Analog Devices-posted 4 months ago
$144,000 - $198,000/Yr
Full-time • Senior
Wilmington, MA
5,001-10,000 employees

We are seeking an experienced Site Reliability Engineering Manager with leadership skills to maintain and improve the reliability, availability, and performance of our cloud and on-premises-based applications and infrastructure. You will be responsible for designing, automating, and managing systems in a hybrid environment, ensuring that both on-prem and cloud services run seamlessly. This role requires strong collaboration with a globally distributed team to implement scalable, automated solutions and foster continuous improvement in operational processes.

  • Take an active, hands-on role in managing and improving the performance, scalability, and reliability of both cloud and on-prem systems.
  • Lead by example in resolving complex issues and troubleshooting system failures.
  • Design, implement, and manage infrastructure across on-premises, cloud-based, and hybrid environments to ensure high availability, performance, and cost-effectiveness.
  • Lead automation initiatives to streamline the management of on-prem and cloud environments, including infrastructure provisioning, deployment pipelines, monitoring, and incident resolution.
  • Ensure systems are highly available, resilient, and scalable, with proactive monitoring and incident response mechanisms across on-prem, hybrid, and cloud infrastructures.

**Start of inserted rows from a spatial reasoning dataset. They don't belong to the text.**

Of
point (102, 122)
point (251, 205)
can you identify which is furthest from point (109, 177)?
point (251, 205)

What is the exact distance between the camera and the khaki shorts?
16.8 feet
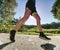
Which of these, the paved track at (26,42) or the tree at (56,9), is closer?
the paved track at (26,42)

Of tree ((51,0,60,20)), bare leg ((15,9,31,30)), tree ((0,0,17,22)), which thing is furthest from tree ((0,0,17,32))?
tree ((51,0,60,20))

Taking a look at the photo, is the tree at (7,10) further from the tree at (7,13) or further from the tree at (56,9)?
the tree at (56,9)

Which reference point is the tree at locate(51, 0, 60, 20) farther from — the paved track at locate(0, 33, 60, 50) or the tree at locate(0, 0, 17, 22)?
the tree at locate(0, 0, 17, 22)

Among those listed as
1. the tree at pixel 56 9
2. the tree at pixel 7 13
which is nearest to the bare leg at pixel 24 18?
the tree at pixel 7 13

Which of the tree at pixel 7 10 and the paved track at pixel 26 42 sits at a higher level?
the tree at pixel 7 10

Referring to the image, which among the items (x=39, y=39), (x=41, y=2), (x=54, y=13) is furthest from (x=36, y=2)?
(x=39, y=39)

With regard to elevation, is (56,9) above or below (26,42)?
above

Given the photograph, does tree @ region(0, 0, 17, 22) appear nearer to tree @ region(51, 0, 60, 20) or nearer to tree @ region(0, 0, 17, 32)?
tree @ region(0, 0, 17, 32)

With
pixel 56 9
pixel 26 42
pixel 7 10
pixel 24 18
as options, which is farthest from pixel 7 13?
pixel 56 9

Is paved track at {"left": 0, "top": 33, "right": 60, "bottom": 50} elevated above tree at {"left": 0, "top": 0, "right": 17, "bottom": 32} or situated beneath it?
situated beneath

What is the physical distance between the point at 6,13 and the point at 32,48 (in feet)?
1.67

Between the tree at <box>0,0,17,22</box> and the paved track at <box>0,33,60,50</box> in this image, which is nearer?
the paved track at <box>0,33,60,50</box>

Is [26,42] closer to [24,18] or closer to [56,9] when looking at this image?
[24,18]

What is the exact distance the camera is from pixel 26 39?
9.71 ft
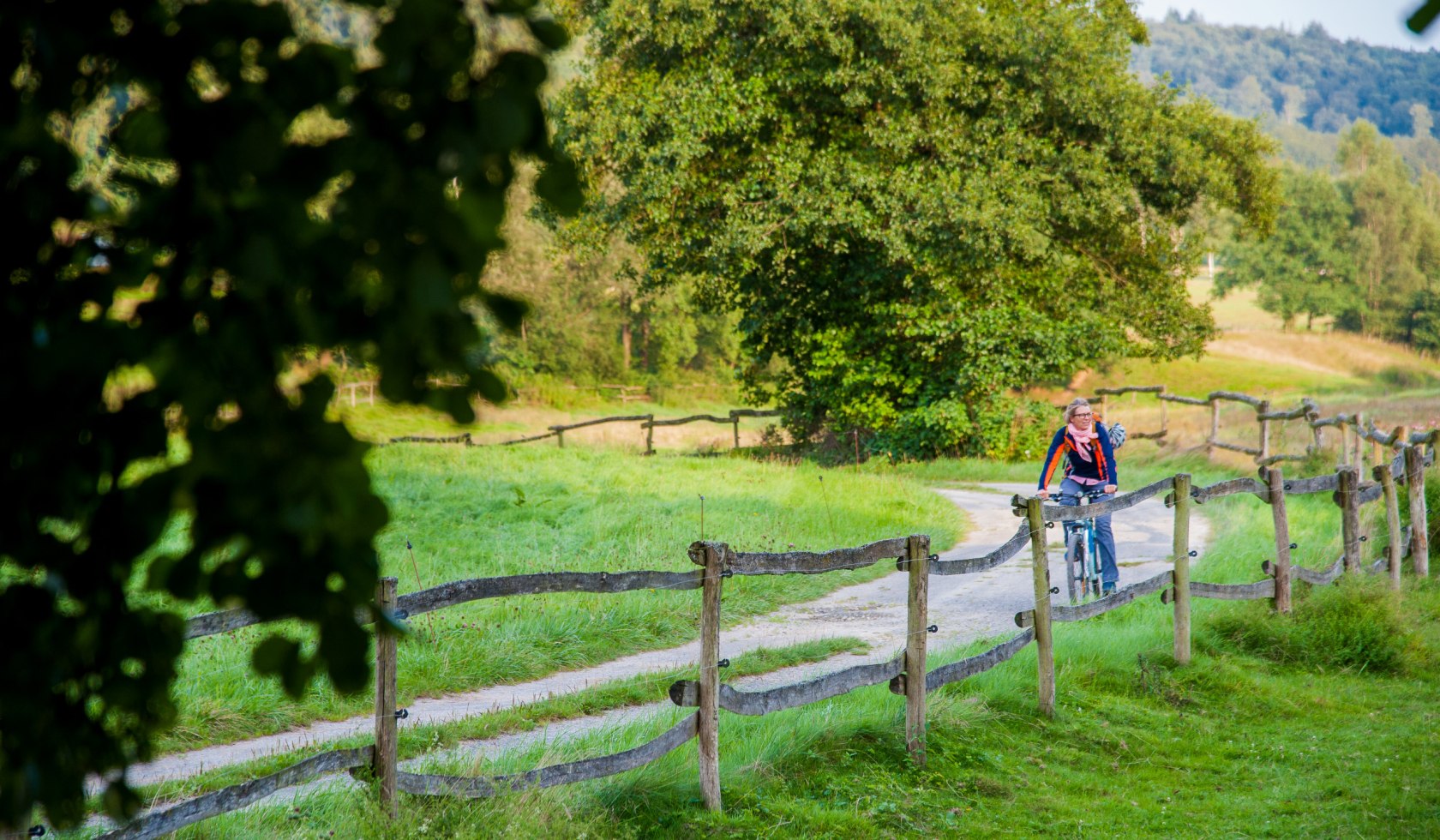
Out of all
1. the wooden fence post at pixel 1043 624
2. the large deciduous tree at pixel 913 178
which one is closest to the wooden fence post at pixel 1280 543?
the wooden fence post at pixel 1043 624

  • Manage the challenges associated with globally distributed systems and teams, ensuring that systems are synchronized and can perform consistently across multiple regions.
  • Leverage Infrastructure as Code (IaC) tools like Terraform, Ansible, and CloudFormation to manage both cloud and on-prem infrastructure efficiently and consistently.
  • Collaborate with development teams to refine and improve CI/CD pipelines, ensuring seamless integration and delivery across a hybrid infrastructure environment.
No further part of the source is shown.